Abstract

AbstractHigher education biology is often imagined, perceived, and described as having reached gender equality in terms of who gets to participate in disciplinary practices. However, like any other natural science discipline, higher education biology is a world whose landscapes are shaped by (re)productions of historical, cultural, and social norms. We explore these norms through the lens of identity, asking what identities are recognized by university biology teachers at a large Swedish university, analyzing 94 teaching statements written when applying for faculty positions in biology. We argue that in and through teaching statements, university biology teachers negotiate and perform overarching academic and disciplinary norms and discourses with the goal to present themselves as intelligible candidates. As statements of value, they thereby display implicit and explicit identities recognized in worlds of higher education biology. Using a discourse analytical framework, we identified two university teacher identities imagined as intelligible: Research Science Teachers and Facilitating Science Teachers. Research Science Teachers position research and associated masculine‐coded competences as anchor points of biology practice. They consider researchers to be ultimate knowers and consequently to be best suitable for university teaching with the goal to recruit students into research.
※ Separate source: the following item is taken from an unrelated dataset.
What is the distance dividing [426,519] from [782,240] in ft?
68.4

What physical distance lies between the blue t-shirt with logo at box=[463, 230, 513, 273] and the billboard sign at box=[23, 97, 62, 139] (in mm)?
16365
Facilitating Science Teachers, even though aware of the hegemonic position of research, disentangle imaginaries of what makes a researcher from what makes a university teacher. They transgress dominant imaginaries of research as the ultimate competence for themselves and students, and create spaces for alternative identity work. These findings contribute to a more nuanced understanding of (re)productive processes in science education, providing perspectives of how to together infract intergenerational (re)productions of hegemonic norms of doing science. Additionally, this study provides further evidence that higher education biology is not a gender‐neutral higher education landscape.